Incrementare la sussidiarietà del terzo settore è un altro punto cardine del programma per l'importanza che le associazioni non profit hanno nell'inserirsi negli spazi vuoti dell'amministrazione, proponendo una nuova riforma del terzo settore, affermazione che vede nuovamente la sinistra borbottare. Infine si rivolge alle forze politiche che faranno opposizione, auspicando che esse costituiscano una opposizione sana, leale e costruttiva, che dice Conte “è il sale della politica” perché porta a riflessioni e maggiore visione del problema. Mentre esprime questa raccomandazione, dagli spalti di una opposizione si eleva un “che c... c'entra!”, a questo punto si palesa un Presidente del Consiglio diverso, non il lettore di un discorso già scritto, Conte infatti si interrompe e col dito alzato, mimando rimprovero, dice "facendo così non affermiamo la centralità del parlamento!". Dalla parte di sinistra dell'emiciclo e da quello di destra si alzano rumori per la sgridata ricevuta.

Non sarà facile l'impresa di questa nuova legislatura, che vede due forze politiche al timone provenienti da origini differenti. Mediare la volontà forte e caratterizzante delle due, porterà sicuramente ad attriti interni come è naturale ipotizzare. Mediare significa deviare la traiettoria per trovare un punto d'intersezione, ma come si fa a trovare l'intercetta tra due rette poste su piani diversi? Entrambe devono deviare. Da una parte deve correggere la rotta un Movimento 5 Stelle nato come forma sperimentale di un magma politico costituito dalla stanchezza e dalla rabbia del persistere di situazioni di disagio della maggior parte degli italiani, ma che succede però in questa naturale evoluzione o adattamento? Accade che probabilmente la parte più ortodossa che accolse il messaggio di ribellione non si riconosca più, portando alla creazione di correnti di pensiero divergenti tra chi reclama la rivoluzione da apriscatole e chi riconosce la necessità di costruire un linguaggio meno aspro e più democratico.

Dalla parte opposta esiste un relitto di centro destra che è stato eletto da cittadini che credevano nella coalizione del loro partito con gli altri due, ma si sono trovati beffati dalle tre derive che hanno direzionato ciascuna forza politica: nel caso specifico per la votazione della fiducia al governo una parte dell'elettorato si è trovata ad essere rappresentata da chi ha detto sì, una parte da chi ha detto no e un altra parte ancora con chi si è astenuto, ma si sono rispecchiati in quelle decisioni? Cosa avrebbero voluto?
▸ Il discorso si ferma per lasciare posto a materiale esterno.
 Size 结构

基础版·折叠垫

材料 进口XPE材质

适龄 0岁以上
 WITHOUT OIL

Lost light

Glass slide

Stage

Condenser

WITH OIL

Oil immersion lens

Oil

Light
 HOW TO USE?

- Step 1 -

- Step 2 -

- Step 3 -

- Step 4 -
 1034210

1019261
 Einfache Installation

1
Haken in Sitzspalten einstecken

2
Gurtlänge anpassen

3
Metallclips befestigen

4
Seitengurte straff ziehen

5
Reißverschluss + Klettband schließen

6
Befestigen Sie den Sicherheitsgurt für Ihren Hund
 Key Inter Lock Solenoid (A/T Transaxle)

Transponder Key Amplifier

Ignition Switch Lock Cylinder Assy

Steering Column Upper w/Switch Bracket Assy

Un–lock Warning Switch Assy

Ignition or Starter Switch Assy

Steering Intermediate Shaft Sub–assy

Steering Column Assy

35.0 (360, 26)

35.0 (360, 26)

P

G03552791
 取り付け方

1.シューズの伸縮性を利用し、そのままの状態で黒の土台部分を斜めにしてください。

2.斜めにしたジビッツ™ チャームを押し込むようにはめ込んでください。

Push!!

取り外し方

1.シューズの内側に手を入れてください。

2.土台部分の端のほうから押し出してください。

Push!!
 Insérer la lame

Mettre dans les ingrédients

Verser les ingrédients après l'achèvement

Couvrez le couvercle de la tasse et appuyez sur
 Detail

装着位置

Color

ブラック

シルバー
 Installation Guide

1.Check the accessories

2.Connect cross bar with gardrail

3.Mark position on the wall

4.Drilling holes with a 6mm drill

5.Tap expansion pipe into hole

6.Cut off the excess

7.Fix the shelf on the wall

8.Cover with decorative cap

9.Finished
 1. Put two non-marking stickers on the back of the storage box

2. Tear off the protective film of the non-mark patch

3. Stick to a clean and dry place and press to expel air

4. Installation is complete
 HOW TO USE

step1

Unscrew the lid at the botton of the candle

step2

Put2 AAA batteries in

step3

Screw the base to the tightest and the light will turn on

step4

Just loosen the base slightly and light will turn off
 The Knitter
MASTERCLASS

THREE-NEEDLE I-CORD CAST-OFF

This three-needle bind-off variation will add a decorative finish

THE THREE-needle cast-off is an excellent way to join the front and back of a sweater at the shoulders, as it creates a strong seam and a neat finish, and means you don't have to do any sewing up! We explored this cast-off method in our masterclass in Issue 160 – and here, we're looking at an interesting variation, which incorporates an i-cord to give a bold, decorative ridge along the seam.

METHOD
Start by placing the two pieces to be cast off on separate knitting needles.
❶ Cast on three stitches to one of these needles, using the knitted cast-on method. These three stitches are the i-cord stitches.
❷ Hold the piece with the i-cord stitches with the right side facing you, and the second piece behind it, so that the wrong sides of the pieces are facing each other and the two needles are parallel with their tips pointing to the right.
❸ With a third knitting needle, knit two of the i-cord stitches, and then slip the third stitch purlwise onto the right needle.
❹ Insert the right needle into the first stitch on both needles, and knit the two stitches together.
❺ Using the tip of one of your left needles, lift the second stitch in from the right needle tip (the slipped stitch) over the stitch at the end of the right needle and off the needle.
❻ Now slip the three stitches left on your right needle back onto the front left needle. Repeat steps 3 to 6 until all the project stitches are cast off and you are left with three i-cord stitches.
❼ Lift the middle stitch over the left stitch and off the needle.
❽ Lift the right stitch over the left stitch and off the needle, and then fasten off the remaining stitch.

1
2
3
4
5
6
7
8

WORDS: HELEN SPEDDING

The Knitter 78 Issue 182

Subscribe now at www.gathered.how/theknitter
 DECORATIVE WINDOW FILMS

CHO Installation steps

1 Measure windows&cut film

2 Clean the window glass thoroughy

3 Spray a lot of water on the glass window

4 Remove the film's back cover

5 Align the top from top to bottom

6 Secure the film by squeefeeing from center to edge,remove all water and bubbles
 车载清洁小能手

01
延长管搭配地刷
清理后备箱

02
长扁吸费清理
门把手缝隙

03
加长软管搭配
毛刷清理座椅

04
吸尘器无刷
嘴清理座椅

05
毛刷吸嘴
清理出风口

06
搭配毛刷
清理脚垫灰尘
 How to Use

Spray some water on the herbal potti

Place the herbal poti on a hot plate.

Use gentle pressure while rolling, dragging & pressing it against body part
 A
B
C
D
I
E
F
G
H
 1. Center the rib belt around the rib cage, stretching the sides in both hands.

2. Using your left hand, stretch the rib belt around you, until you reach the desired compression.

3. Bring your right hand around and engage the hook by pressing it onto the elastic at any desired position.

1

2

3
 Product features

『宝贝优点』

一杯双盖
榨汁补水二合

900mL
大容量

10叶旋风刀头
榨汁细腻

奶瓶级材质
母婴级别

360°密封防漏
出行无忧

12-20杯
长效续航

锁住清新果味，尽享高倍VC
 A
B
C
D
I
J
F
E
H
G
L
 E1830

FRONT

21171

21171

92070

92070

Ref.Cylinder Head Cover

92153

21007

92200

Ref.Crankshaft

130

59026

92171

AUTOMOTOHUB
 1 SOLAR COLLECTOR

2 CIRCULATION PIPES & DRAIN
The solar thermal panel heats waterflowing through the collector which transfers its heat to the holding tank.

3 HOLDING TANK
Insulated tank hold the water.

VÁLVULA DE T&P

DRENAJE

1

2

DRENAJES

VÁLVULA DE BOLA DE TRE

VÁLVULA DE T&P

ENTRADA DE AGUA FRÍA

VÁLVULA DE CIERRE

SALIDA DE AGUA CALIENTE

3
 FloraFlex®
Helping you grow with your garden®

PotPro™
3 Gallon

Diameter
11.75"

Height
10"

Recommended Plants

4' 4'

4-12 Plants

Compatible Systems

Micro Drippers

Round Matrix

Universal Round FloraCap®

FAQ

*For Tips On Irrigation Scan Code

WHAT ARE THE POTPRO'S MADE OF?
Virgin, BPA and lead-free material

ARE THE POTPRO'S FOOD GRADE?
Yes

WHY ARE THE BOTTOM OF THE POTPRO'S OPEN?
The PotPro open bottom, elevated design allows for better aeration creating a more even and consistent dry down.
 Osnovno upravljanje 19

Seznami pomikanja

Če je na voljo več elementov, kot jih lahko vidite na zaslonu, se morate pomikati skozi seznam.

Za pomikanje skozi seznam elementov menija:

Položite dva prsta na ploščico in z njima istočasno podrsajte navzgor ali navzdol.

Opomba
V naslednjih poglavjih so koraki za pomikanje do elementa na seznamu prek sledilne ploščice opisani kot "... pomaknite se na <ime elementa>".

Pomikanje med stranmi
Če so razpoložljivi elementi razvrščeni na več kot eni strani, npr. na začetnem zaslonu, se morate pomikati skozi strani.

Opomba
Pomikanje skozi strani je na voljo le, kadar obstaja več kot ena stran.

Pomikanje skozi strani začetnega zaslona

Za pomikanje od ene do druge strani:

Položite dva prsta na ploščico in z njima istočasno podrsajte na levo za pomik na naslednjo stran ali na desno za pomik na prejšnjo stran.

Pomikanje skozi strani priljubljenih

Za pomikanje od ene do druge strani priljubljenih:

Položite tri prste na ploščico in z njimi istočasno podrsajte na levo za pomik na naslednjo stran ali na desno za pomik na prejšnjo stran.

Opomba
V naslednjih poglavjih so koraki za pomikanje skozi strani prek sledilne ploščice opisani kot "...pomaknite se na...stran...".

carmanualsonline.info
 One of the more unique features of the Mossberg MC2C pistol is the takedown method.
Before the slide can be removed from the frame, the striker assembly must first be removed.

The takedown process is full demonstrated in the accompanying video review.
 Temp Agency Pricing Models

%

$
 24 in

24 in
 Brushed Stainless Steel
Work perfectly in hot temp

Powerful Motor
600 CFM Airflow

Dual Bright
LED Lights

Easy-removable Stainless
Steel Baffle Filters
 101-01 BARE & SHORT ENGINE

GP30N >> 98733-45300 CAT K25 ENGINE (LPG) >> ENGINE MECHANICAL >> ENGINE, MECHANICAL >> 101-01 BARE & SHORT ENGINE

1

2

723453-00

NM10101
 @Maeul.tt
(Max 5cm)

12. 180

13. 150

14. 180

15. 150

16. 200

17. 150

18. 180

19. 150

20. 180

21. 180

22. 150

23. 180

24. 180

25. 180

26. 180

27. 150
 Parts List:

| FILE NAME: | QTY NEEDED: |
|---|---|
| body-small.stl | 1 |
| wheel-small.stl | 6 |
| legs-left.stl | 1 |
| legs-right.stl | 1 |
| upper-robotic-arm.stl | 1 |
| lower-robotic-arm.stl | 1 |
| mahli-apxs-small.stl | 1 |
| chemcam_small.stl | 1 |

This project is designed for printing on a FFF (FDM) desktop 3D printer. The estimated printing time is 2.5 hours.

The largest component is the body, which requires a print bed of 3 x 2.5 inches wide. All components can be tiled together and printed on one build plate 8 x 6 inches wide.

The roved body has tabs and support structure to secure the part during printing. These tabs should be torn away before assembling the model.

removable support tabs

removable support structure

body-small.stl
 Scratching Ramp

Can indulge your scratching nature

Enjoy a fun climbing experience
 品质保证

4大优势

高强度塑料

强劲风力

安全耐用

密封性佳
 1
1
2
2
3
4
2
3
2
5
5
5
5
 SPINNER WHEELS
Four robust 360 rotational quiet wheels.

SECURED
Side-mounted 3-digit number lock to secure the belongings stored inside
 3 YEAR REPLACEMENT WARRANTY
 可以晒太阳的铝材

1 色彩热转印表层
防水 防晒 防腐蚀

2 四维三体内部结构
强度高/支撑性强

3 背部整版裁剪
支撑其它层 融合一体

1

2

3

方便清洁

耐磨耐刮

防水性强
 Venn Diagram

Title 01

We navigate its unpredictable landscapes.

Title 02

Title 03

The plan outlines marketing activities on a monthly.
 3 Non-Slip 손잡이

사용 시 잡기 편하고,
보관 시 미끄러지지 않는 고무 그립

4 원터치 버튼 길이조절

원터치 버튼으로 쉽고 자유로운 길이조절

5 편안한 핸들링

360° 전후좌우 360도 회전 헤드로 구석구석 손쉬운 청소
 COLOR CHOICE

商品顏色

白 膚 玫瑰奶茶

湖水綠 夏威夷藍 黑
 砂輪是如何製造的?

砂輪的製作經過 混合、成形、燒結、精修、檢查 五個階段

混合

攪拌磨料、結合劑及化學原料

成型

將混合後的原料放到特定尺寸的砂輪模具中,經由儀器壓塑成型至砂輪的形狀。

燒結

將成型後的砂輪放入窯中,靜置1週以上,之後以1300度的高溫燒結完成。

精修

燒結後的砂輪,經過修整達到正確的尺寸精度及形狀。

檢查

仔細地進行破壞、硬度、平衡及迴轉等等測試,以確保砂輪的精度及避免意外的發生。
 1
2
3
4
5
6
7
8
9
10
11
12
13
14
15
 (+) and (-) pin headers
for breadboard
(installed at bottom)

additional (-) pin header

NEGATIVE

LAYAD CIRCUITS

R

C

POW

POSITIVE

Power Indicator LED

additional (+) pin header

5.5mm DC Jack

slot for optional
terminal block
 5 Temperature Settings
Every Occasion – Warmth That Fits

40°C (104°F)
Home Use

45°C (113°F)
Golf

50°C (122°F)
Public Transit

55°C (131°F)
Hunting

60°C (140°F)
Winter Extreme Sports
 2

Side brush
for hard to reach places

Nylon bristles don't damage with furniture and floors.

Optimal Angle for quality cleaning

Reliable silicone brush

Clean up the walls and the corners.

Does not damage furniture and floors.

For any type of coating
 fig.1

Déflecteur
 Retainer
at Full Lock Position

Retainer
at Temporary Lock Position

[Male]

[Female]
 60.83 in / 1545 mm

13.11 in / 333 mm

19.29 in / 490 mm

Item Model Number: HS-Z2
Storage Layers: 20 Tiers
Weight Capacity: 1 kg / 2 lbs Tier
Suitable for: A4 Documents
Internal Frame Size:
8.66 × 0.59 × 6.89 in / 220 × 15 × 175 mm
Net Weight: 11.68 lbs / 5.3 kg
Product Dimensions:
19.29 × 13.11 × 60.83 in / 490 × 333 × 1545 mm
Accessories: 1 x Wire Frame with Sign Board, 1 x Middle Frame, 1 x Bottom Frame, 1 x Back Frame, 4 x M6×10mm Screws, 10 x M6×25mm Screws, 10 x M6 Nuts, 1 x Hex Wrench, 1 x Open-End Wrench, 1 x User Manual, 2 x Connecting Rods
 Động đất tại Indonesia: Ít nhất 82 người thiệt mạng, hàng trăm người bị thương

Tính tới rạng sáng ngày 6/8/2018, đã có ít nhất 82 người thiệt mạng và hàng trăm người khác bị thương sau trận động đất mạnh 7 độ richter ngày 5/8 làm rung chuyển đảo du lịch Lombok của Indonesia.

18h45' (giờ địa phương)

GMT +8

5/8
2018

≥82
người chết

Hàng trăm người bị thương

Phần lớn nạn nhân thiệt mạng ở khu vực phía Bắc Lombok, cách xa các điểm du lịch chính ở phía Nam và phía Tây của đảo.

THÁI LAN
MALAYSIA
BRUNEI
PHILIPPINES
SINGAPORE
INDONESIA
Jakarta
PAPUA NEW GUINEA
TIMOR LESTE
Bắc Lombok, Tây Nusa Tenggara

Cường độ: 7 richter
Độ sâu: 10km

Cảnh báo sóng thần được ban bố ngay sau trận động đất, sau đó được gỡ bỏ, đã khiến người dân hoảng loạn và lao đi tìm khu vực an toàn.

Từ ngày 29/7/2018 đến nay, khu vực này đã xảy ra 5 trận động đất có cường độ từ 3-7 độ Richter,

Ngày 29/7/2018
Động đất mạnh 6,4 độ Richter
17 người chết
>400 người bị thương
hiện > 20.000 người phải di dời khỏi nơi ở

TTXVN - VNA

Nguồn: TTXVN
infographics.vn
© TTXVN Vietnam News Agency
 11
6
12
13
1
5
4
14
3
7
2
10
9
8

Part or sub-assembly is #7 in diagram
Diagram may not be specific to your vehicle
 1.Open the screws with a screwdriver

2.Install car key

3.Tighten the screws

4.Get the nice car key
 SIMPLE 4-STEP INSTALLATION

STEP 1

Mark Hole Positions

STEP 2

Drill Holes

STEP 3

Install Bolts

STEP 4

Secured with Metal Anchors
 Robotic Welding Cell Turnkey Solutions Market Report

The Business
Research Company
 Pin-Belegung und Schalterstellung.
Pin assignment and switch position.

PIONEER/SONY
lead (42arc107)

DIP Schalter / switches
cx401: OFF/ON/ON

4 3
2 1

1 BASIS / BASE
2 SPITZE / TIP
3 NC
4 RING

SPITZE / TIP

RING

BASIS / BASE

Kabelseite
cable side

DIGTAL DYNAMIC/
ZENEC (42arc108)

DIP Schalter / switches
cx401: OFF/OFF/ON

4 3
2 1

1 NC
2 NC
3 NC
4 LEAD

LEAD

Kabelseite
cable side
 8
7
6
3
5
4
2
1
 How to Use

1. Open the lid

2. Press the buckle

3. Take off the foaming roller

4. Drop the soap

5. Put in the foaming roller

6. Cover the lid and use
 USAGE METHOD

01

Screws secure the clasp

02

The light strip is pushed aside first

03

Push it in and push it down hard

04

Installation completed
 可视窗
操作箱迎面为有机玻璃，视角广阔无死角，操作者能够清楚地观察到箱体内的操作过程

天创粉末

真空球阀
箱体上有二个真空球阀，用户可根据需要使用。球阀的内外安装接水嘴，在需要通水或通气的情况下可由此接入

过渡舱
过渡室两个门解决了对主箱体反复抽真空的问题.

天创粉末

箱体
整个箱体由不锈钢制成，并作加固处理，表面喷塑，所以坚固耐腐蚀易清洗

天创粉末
Non ne è stato tenuto conto di loro.

Quello a cui abbiamo assistito il 5 giugno è la nascita di un governo che trasformerà il paese, da burocratico a smart, dove la voce dei cittadini italiani dovrà avere ascolto ed essere parte attiva nella gestione dell'impresa Italia. Noi intanto siamo qua, ad aspettare il cambiamento, se questo riuscirà a farci uscire dal magma dei procedimenti istituzionali incancreniti che bloccano o rallentano la risoluzione dei tanti problemi che hanno reso possibile questa “rivoluzione”.

Più che Dostoevskij richiamerei alla mente il Dickens del Racconto delle due città nel quale il disequilibrio sociale sfoga nella forte reazione popolare. "Era il tempo migliore e il tempo peggiore, la stagione della saggezza e la stagione della follia, l'epoca della fede e l'epoca della incredulità, il periodo della luce e il periodo delle tenebre, la primavera della speranza e l'inverno della disperazione. Avevamo tutto dinanzi a noi, non avevamo nulla dinanzi a noi".